Siberian at the Silverlake Lounge

Importing coy boys with floppy bangs and vintage guitars to Silver Lake is a bit like having hypocrisy shipped to the White House. But Seattle quintet Siberian, though apparently an archetypal indie band, are far from superfluous even on the shoegazer-saturated Eastside, as they actually have some serious songwriting substance amid their well-worn aesthetics. Siberian’s debut full-length, last year’s With Me, is also with Radiohead: thick with the overthinking alienation and questioning vocals of that band’s first two records, but buffed with Interpol’s metropolis sheen, talkative bass and melodramatic dynamics. Remote arpeggios drown in crafted sheets of chord play; bustling beats crave both dance floor and dorm room. Defying its title, With Me is a lonesome record, but comforting too ­— evoking the night of the breakup next to an open fire. Without a hefty infusion of self-esteem and identity, Siberian will soon be forgotten, but for now this is about as good as melodic, under-the-radar rock gets. (Paul Rogers)

Stored records:

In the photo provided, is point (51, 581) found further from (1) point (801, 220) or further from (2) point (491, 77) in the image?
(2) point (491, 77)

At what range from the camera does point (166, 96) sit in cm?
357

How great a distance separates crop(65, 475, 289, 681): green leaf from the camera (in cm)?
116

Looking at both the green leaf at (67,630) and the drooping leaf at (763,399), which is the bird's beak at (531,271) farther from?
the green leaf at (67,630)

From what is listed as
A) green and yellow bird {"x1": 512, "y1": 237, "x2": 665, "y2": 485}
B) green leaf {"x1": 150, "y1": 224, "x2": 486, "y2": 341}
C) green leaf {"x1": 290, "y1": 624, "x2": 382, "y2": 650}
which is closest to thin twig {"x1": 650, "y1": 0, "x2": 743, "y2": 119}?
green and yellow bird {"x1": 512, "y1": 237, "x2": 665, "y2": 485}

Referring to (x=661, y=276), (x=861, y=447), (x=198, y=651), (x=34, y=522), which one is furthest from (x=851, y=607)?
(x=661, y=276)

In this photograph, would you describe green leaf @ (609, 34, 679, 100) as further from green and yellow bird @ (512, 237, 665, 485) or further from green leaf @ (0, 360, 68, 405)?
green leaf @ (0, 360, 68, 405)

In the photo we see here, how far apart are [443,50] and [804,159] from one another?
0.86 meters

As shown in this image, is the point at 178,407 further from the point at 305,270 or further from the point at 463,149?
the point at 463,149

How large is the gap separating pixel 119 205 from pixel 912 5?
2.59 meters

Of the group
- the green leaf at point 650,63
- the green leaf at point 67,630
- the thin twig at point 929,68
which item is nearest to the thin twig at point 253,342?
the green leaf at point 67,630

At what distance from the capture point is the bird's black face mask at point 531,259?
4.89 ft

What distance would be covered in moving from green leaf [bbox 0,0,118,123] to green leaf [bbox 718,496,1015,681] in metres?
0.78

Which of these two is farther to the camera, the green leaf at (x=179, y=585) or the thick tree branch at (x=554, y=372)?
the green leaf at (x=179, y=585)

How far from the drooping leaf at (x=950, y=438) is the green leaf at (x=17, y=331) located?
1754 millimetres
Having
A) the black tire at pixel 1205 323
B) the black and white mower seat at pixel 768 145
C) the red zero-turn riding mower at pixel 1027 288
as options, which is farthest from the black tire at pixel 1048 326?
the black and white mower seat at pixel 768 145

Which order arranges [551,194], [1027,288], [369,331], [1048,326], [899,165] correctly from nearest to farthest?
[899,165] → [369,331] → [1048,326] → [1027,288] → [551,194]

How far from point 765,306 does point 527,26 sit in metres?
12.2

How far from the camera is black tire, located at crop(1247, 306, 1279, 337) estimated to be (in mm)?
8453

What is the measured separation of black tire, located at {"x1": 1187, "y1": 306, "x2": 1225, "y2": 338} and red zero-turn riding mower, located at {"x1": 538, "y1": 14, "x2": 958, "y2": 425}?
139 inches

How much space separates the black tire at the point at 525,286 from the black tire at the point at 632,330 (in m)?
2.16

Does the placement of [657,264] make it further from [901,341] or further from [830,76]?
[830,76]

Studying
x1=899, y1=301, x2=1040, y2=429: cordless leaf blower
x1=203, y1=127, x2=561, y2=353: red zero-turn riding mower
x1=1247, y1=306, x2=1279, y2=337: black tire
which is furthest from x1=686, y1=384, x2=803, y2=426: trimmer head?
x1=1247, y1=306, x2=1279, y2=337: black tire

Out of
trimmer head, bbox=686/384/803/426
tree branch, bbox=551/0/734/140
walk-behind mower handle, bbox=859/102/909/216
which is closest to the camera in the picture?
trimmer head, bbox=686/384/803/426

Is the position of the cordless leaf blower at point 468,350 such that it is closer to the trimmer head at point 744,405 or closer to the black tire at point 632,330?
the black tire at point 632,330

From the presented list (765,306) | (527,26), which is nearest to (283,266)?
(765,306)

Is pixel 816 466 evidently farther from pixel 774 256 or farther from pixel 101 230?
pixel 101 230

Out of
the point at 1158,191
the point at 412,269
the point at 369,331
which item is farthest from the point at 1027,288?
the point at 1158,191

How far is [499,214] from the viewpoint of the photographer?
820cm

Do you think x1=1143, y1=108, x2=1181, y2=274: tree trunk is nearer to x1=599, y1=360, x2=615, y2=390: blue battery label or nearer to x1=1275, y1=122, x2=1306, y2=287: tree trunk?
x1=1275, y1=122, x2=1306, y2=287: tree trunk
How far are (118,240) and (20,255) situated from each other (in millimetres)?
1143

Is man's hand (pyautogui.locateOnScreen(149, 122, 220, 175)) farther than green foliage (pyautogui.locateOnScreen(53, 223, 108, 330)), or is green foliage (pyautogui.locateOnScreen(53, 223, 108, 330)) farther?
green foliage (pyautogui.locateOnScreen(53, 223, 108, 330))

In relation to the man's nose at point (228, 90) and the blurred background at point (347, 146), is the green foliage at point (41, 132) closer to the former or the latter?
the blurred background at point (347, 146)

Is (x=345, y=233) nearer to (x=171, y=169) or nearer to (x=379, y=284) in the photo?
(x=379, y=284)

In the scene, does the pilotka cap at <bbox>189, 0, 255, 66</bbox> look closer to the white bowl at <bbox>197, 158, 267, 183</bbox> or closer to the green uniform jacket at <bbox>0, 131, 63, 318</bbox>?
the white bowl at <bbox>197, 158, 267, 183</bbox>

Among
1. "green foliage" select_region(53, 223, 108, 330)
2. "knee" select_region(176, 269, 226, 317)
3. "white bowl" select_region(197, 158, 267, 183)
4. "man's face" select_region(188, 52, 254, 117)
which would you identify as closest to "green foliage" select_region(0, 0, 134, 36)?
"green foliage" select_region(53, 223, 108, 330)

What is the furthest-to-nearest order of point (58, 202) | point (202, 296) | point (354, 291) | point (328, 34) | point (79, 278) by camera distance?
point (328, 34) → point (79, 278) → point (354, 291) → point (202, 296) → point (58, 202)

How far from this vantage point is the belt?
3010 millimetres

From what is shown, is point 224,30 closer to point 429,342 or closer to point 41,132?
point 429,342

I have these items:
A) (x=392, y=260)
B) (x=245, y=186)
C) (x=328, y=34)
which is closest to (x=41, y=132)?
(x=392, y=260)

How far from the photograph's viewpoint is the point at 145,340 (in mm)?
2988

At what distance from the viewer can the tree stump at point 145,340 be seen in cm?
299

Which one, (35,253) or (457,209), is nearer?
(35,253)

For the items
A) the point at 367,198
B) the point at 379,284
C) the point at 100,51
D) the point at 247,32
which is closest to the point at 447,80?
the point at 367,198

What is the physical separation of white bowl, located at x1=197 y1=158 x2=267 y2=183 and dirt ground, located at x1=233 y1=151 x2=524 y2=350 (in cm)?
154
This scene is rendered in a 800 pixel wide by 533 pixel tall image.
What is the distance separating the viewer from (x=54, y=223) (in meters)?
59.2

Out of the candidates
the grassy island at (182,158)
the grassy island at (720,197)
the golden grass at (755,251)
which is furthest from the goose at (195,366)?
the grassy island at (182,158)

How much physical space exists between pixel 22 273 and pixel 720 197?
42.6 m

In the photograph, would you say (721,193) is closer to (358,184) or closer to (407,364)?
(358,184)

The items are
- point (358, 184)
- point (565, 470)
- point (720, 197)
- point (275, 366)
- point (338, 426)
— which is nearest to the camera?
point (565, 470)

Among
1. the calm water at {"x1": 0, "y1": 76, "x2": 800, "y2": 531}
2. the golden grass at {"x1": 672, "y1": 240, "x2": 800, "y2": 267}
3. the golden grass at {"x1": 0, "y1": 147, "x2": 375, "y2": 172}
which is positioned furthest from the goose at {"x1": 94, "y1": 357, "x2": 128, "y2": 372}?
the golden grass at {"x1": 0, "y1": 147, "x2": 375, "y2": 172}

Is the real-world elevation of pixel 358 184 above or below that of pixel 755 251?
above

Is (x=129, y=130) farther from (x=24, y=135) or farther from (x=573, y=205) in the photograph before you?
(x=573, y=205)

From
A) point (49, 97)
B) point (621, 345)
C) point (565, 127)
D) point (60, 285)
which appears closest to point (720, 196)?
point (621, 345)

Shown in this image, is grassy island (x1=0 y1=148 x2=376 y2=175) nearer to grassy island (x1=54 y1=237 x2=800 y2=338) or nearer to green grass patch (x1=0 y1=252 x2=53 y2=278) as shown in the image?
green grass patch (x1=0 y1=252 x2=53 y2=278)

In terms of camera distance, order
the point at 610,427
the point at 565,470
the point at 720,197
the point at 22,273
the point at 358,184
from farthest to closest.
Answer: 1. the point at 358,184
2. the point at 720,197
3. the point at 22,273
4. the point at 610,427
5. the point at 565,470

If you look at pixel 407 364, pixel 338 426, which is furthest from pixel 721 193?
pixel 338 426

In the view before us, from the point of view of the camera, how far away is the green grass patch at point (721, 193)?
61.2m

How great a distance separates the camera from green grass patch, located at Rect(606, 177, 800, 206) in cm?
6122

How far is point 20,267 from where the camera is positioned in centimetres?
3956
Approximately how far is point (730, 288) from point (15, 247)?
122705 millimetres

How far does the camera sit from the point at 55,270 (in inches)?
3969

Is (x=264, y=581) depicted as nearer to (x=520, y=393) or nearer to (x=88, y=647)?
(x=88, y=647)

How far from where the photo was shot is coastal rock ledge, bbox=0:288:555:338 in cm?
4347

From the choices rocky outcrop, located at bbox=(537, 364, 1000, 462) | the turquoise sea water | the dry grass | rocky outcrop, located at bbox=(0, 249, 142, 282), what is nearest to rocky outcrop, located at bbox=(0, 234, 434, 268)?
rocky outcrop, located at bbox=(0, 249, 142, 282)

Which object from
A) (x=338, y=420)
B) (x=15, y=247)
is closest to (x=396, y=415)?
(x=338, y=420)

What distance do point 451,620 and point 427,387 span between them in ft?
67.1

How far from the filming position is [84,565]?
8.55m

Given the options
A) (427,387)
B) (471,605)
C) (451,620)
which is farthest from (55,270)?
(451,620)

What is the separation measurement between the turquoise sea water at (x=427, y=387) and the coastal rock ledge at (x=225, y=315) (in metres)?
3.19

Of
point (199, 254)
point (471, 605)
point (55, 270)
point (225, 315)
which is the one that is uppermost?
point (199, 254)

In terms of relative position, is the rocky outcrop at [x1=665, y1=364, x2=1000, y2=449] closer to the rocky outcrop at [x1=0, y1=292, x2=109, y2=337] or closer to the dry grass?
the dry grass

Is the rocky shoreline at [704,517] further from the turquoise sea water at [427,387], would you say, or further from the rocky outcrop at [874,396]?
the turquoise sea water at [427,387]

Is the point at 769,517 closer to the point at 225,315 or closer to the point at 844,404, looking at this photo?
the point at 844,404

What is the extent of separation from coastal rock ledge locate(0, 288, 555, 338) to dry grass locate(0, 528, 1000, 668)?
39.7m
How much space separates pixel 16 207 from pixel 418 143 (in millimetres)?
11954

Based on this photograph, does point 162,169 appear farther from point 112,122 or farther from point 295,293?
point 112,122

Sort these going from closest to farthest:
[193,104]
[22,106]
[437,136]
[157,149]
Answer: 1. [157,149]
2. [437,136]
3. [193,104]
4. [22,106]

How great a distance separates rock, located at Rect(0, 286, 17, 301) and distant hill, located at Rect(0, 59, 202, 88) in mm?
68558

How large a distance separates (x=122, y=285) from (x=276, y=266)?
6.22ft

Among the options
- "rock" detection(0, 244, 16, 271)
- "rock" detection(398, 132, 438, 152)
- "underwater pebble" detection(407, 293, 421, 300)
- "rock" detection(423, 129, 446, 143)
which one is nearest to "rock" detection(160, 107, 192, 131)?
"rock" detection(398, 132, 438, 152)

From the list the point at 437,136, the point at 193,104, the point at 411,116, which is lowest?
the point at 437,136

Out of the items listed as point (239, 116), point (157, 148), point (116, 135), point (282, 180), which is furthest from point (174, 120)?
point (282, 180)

=== TASK GOAL ===
In the Siberian review, what is the title of the band's debut full-length? Please answer in a few words.

=== SOLUTION FOR THIS TASK ===
With Me